RENDEZ-VOUS LE 14 JUILLET
À Strasbourg, le taux de renouvellement est très fort. Sur les 92 membres de cette commission, 52 ne sont plus eurodéputés, et les 40 restants seront peut-être tentés par d’autres responsabilités. L’arbitrage entre groupes est en cours pour composer les différentes commissions. Le nouveau parlement se réunira à Strasbourg le 14 juillet puis la réunion constitutive aura lieu le 20 juillet. Parmi les pressentis français pour la commission agriculture figurent José Bové (Europe écologie) ainsi que François Alfonsi (élu Vert en Corse). Pour l’UMP, Joseph Daul et Christophe Bechu sont candidats, ainsi que Michel Dantin en tant que suppléant. Michel Barnier préfère la commission du marché intérieur. Pour Pekka Pesonen, un problème n’a pas encore été réglé. « Il est nécessaire de doter le parlement d’une capacité d’expertise qui lui fait actuellement défaut, et qui n’existe qu’à la Commission ou chez les États membres, estime-t-il. Il faut disposer d’études indépendantes, comme c’est le cas pour le Congrès aux États-Unis, car il sera alors plus facile de travailler avec le Parlement, et le débat sera moins politisé. » Dans l’attente, le Parlement recrute pour renforcer son service administratif.
(1) « Rural investment support for Europe » est un lobby à Bruxelles présidé par Franz Fischler.
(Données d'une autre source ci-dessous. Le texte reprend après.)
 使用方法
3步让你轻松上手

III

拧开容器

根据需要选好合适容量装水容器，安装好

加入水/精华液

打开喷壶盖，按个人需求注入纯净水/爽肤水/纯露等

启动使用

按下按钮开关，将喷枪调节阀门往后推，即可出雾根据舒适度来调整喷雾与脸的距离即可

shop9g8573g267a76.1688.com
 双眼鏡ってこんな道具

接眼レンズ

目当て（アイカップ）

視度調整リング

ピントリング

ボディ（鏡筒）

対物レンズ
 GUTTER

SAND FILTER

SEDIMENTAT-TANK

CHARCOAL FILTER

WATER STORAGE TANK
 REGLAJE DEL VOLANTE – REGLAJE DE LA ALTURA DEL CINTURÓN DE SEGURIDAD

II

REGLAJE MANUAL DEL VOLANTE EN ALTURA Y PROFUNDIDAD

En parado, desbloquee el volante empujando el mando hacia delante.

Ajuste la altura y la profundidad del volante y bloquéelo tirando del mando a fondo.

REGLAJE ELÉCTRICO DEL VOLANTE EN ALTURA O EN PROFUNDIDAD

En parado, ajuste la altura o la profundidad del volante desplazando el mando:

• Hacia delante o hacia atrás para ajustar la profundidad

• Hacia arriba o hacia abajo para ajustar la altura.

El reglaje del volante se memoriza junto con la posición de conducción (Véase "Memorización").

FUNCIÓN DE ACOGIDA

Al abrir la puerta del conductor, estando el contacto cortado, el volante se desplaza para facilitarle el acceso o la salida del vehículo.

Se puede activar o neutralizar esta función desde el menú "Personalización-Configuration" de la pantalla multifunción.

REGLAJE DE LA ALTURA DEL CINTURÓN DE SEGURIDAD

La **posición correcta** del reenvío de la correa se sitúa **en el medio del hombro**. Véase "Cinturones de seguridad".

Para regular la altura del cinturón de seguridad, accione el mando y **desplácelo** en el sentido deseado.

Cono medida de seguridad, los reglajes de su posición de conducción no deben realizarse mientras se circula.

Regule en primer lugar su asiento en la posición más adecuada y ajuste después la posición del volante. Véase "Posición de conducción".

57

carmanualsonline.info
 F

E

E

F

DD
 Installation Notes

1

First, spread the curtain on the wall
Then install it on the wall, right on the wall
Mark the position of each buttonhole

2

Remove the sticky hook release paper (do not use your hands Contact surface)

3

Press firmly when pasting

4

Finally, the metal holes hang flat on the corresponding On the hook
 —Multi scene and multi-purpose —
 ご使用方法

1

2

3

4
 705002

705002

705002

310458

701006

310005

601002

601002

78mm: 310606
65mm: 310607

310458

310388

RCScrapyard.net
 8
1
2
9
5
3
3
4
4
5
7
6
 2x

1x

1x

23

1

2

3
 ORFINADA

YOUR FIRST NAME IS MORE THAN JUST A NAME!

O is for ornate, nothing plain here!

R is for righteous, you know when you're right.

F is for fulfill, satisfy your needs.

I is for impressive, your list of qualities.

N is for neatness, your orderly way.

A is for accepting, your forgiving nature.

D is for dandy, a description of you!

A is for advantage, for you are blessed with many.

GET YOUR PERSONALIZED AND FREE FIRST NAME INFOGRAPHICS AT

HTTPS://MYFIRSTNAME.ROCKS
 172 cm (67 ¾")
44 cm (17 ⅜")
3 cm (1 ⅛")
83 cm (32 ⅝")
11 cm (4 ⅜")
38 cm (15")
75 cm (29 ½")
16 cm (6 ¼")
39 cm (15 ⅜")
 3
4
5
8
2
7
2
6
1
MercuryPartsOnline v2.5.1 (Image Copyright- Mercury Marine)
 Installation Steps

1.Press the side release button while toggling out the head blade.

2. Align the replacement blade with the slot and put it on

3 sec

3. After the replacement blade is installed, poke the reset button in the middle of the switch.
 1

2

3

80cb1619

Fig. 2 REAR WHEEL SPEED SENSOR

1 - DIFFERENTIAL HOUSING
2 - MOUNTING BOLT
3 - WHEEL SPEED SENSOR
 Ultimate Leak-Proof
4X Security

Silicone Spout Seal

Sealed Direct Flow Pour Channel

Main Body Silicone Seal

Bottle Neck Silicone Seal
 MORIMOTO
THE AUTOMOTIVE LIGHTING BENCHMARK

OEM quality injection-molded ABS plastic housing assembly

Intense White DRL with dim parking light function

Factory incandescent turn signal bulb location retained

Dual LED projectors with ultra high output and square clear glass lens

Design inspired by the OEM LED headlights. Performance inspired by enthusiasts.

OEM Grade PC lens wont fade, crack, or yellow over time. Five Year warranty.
« Si on ne fait rien, il restera 30 % du budget actuel de la PAC »
Jean-Christophe Bureau, professeur et chercheur en économie à AgroParisTech.
« Il existe de très fortes divergences sur la PAC entre les États membres. L’exercice de révision budgétaire sera plus dur que jamais. Selon moi, la question du maintien ou non du budget de la Politique agricole commune ne se pose même plus. La véritable question est : qu’est-ce que l’on peut encore sauver ? À Bruxelles, nombreux sont ceux qui spéculent sur la façon dont on va pouvoir utiliser les milliards d’euros qui en sont issus. Si les organisations agricoles ne font pas des propositions recevables, il ne restera que 30 % du budget actuel. Trop de solutions simplistes sont proposées, comme celle de basculer le budget du premier pilier de la PAC vers le deuxième. Pour autant, Bruxelles ne reviendra pas sur la réduction de soutien au marché. La PAC sera défendable si l’on montre qu’elle apporte une plus-value européenne. C’est le cas avec une approche agro-environnementale. Nous proposons de faire évoluer les soutiens vers des contrats de service à plusieurs niveaux. »
Jean-Christophe Bureau est co-auteur, avec Louis-Pascal Mahé, d’un rapport intitulé « La réforme de la PAC au-delà de 2013 - une vision à plus long terme », gratuit sur internet sur www.notre-europe.eu.